━━━ Data for this task
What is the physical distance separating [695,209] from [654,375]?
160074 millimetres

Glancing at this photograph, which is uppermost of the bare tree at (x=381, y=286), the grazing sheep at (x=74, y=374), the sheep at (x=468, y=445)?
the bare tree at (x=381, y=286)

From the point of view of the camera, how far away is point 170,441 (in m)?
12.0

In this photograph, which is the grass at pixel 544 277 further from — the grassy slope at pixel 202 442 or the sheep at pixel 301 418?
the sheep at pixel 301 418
━━━━━━
━━━ Data for this task
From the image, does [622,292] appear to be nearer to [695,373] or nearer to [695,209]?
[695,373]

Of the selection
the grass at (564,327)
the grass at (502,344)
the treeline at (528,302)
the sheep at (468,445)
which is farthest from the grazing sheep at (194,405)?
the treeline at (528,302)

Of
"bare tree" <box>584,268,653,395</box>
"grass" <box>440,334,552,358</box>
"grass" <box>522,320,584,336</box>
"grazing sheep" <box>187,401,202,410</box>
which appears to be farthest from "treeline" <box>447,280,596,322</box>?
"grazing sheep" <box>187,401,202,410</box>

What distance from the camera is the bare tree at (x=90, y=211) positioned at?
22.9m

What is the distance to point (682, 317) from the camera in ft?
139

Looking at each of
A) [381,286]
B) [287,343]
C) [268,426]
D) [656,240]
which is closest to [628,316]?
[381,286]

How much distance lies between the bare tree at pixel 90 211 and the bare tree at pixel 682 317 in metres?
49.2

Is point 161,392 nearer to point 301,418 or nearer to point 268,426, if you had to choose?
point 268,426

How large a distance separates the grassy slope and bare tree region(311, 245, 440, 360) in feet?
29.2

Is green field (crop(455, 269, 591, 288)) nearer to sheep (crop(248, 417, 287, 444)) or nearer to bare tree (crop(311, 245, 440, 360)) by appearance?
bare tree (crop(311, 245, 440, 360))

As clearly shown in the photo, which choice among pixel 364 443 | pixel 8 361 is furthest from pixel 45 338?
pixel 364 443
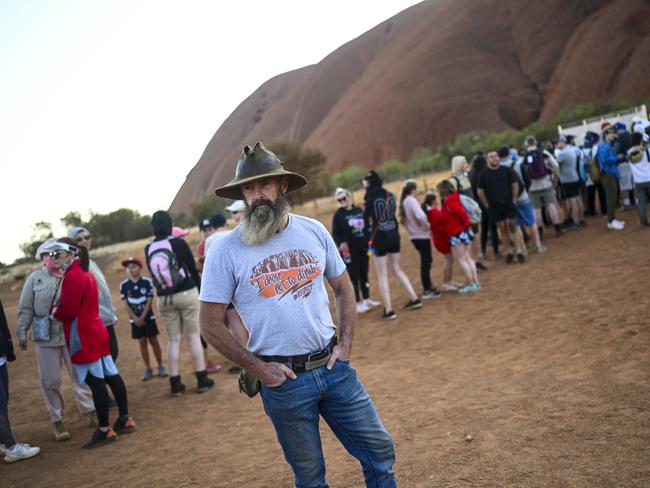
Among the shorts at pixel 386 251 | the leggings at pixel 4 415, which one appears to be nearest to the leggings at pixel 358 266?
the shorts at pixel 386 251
━━━━━━
- **Task statement**: Collect every row above that contains the word "pixel", and copy each one in full. Case counts.

- **Final result**:
In this photograph, which is the grass at pixel 544 277 further from — the grassy slope at pixel 202 442 or the sheep at pixel 301 418?
the sheep at pixel 301 418
How much distance lies between the bare tree at pixel 90 211 and the bare tree at pixel 682 317 in metres?
As clearly shown in the photo, which choice among pixel 364 443 | pixel 8 361 is furthest from pixel 45 338?
pixel 364 443
Among the shorts at pixel 386 251 | the leggings at pixel 4 415, which one appears to be nearest to the leggings at pixel 358 266?
the shorts at pixel 386 251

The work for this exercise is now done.